By David Hunter
Back to the Basque Country, a place I love. This is a race that never disappoints.
We begin with a 12.1km ITT, but this is no ordinary race against the clock, we’re in the Basque Country! This time trial has a climb of 2.5km at 9.1%, making it one for the climbers, not the heavy testers.
A rare stage for the sprinters, but it does include a little bit of gravel road, which will make the peloton a little nervous. The finish isn’t flat either, we’re talking 660m at 6.7%.
Another relatively easy day, with an uphill kick to the line. This time it’s 2km at 3.8%, making it tough for the sprinters and good for the puncheurs.
The cat 1 climb is really tough, 4.7km at 8.5%, but crests with 38km remaining. As we approach the finish, we have two little bumps: 1.1km at 7.2% and 1km at 7.3%. The final climb crests with just 3.6km remaining, making it perfect for a late attack. The GC riders will have to be very watchful.
The GC action can begin. After patiently waiting the whole week, the big guns will be itching to fire. This stage has 3700m of climbing, the most in the week, which will make it tough on all the riders. The hardest part of the final climb is 3.5km at 9.7%, with a downhill run to the line. The final climb is the classic side of the mountain, the brutally steep side, is climbed earlier in the stage. History tells us that a small group usually approach the line together.
A fair bit of climbing, the organisers will hope the short distance will encourage attacking riding. The cat 1 climbs will certainly see some big attacks, but the race could well be decided on the uncategorised bump, 620m at 9.8%, which crests with 3km remaining. This is a demanding final stage, where many things can still happen.
Astana – they arrive with their A-team, one that will strike fear into the hearts of everyone at this race. In their squad is the winner of Andalucía, Valenciana, Oman and Murcia. The TT will decide the team leadership, but I would expect a number of their riders to be in contention after the opening day. Both Izagirre brothers and Pello Bilbao are Basque, this race means an awful lot to them, which is why the team have sent such a strong unit to the race. They start as the overwhelming favourites, with the TT deciding who’ll be team leader. Given recent form, it will probably be Fuglsang and Ion Izagirre.
Mikel Landa – the TT makes it hard for him to win. If he can limit his losses, he’ll hope to do something in the GC stages. He’s fresh from a win in Coppi e Bartali, which was great to see after an injury hit start to 2019. Riding on home roads, he’ll be keen on winning a stage and getting as high as he can on GC.
Michal Kwiatkowski – it’s unsure who’ll lead Sky, but the former world champion looks the best option. The TT will be to his liking, as will the lack of big mountains. After missing out in Paris-Nice, it would be good to see him going full gas for this win, and not holding anything back for the Ardennes.
Adam Yates – so close to winning Tirreno and Catalunya, he’s enjoying a fine run of form. The opening TT is about as good a TT can actually get for him, he should be able to put time into most during the climb, making up for losses in the flat section.
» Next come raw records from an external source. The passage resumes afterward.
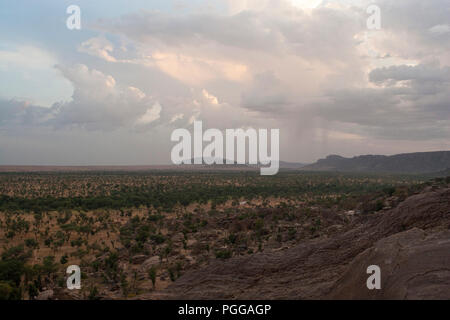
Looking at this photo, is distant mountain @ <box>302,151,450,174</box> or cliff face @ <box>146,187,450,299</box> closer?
cliff face @ <box>146,187,450,299</box>

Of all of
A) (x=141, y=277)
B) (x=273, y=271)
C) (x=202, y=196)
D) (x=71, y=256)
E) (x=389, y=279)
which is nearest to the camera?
(x=389, y=279)

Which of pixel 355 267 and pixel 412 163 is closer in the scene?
pixel 355 267

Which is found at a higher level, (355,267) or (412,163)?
(412,163)

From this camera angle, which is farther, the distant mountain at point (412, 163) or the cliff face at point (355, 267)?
the distant mountain at point (412, 163)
After such a strong performance in recent races, I do wonder when fatigue will kick in.
Dan Martin – he’s had a decent start to the season, but is without a win. He was looking set to claim 5th place in Catalunya, but crashed in the final stage. His GC bid will depend on his performance in the TT, but the same can be said for everyone. Quite a few of these stages suit him well, he should be challenging for the podium.
Enric Mas – ended Catalunya better than he started it, which is a good sign for this race. The Spaniard was one of the revelations of 2018 and he’ll be hoping for more of the same in 2019. This is a race that suits him well and I think he’ll be challenging for the podium. He’ll have Alaphilippe to help him and I do expect Mas to be QuickStep’s GC rider, with the Frenchman on helping duties in the big stages.
Emanuel Buchmann – the German doesn’t win often, but he’s rarely out of the top 10. He’s one of those steady riders, who often goes unnoticed. After finishing 4th in the UAE Tour, he’ll be hoping for something similar in the Basque Country, he was 4th here in 2018. Bora should be one of the strongest teams in the race, as they arrive with Buchmann, Konrad and Schachmann.
Dani Martinez – after taking his first world tour win in Paris-Nice, you can bet his confidence is up. He is the type of rider who’ll enjoy this route, and given his form, he should be challenging for the top 10.
Can Astana boss the race? They managed to do so in Valenciana and Andalucía, but it won’t be easy to do so in the Basque Country. Most teams arrive with strong squads, dropping all the domestiques will be very difficult. They do have a number of options for the GC, but the level of climbers here is very high.
Whatever happens before the final stages, Astana will be the team looking to control the last two days. They have the firepower to make life difficult for the other teams, forcing them into chasing, similar to what happened in Tirreno. Given the TT and the nature of the climbs, I’ll go with Ion Izagirre, a win that will be very popular with the locals.